On Ashoka Road, lined with jamun trees, branches impaled two cars, while the thick branches of another tree on the Tolstoy Marg media also snapped. An uprooted neem tree lay sprawled on the road, blocking an entire side of Jantar Mantar Road.

Concretisation-led poor root growth could be a factor behind the trees keeling over, ecologist CR Babu told The Indian Express. Trees won’t fall over so easily if they have proper root growth that anchors trees to the soil. Most trees, however, have ‘feeder roots’ in the upper layers of the soil. These roots take moisture and nutrients and have symbiotic fungi around them. But these cannot survive under concrete as they need oxygen. If the space surrounding the trees is covered with concrete, there will be no life beneath it, Babu said.

He added that the trees’ canopies were also not properly managed. If the top is heavy and the root poorly developed, trees cannot sustain the wind, he said, adding that different species of trees had different tensile strength.

A National Green Tribunal order from 2013 directs authorities to remove concrete from within a 1-metre radius of trees. The Forest Department issued a notice in 2019, informing all civic agencies and departments that concretisation of trees damaged them and was an offence under the Delhi Preservation of Trees Act, 1994. The notice also ordered the agencies to manually de-concretise trees.

Babu said leaving a metre around the trees was not enough for sustainable growth. They need good feeder roots that can spread to take in the soil nutrients. However, the width of pavements hinders that.

Deputy Conservator of Forests (West Division) Navneet Srivastava told The Indian Express that if the tree was concretised from all sides, there was a greater chance that it would fall. It could be a factor in huge trees falling.
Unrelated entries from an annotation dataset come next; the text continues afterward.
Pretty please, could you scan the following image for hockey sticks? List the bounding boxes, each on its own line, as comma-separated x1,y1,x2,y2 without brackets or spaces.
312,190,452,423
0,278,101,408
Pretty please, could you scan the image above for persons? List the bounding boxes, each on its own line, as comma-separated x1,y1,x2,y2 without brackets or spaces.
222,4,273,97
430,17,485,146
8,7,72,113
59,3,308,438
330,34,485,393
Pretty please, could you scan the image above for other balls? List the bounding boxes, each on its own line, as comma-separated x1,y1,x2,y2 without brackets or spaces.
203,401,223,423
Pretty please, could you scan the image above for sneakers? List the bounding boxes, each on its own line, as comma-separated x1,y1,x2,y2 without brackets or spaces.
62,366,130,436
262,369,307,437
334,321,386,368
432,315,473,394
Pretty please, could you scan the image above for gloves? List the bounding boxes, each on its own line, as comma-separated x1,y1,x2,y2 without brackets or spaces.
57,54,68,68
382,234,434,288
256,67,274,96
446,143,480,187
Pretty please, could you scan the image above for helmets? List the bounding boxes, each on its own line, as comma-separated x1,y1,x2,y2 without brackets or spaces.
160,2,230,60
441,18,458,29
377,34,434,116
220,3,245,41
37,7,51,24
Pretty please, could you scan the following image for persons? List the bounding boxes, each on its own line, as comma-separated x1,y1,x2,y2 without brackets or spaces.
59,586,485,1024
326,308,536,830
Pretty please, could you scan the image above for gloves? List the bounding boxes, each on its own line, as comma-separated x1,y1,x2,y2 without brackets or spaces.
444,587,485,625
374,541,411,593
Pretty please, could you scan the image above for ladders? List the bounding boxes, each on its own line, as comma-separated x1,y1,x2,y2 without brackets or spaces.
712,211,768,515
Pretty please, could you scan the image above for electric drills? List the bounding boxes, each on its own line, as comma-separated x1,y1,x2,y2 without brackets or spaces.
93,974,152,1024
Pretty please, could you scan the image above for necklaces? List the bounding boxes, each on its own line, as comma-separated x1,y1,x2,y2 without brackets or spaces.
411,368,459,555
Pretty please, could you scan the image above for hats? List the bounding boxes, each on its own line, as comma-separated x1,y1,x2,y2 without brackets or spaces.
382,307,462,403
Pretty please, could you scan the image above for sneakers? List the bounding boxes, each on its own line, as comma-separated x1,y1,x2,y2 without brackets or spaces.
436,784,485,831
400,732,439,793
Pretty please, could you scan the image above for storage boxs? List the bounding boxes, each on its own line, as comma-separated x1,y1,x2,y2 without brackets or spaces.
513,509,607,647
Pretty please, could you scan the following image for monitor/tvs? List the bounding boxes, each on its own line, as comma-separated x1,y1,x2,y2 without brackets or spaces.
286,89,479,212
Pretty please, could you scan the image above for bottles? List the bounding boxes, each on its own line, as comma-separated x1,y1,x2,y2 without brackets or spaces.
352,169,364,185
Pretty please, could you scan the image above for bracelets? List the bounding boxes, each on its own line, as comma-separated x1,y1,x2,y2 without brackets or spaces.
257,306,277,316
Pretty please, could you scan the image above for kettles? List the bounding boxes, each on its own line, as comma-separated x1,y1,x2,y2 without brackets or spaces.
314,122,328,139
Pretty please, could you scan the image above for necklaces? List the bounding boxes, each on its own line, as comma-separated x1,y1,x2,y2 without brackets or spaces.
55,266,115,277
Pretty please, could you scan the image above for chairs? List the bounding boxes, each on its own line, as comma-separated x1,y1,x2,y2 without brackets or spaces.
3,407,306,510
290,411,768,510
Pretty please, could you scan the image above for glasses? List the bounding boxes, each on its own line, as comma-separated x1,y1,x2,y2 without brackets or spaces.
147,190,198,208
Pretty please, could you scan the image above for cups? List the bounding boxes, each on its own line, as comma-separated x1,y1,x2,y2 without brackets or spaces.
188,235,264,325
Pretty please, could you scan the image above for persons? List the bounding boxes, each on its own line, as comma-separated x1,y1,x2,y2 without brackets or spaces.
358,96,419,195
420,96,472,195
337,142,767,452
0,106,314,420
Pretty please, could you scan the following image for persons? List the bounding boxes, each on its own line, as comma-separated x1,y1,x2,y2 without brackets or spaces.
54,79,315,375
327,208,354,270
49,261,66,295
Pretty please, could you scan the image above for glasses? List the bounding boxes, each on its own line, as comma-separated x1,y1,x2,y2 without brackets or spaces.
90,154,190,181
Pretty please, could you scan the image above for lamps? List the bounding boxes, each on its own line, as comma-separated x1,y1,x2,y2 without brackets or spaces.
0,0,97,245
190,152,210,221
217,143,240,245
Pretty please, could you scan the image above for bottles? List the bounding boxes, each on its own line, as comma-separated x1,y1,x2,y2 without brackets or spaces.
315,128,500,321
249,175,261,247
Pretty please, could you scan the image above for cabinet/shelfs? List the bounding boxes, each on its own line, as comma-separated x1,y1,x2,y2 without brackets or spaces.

Faiyaz Khudsar, who heads the Yamuna Biodiversity Park as scientist-in-charge and the Biodiversity Parks Programme, said trees such as silk cotton and sheesham are grown in small places on the central verge of roads and then surrounded by concrete. This hinders root spread. Roots spread laterally in the long run. Winds put pressure on the big canopies, meaning that the canopies are big, but the root cannot withstand the pressure, he said.

Some avenue trees in Lutyens began to be planted in the 1930s, said environmentalist Pradip Krishen. He pointed out that trees with tap roots were no longer in touch with water as Delhi’s water table has dropped, leading to their fall. Another factor could be sidewalk cementing. He also called for proper studies into the cause.

Khudsar said if trees native to Delhi were planted and diversity ensured while planting avenue trees, survival and sustainability would become easier. He also called for new trees of different species to be planted where trees are getting older.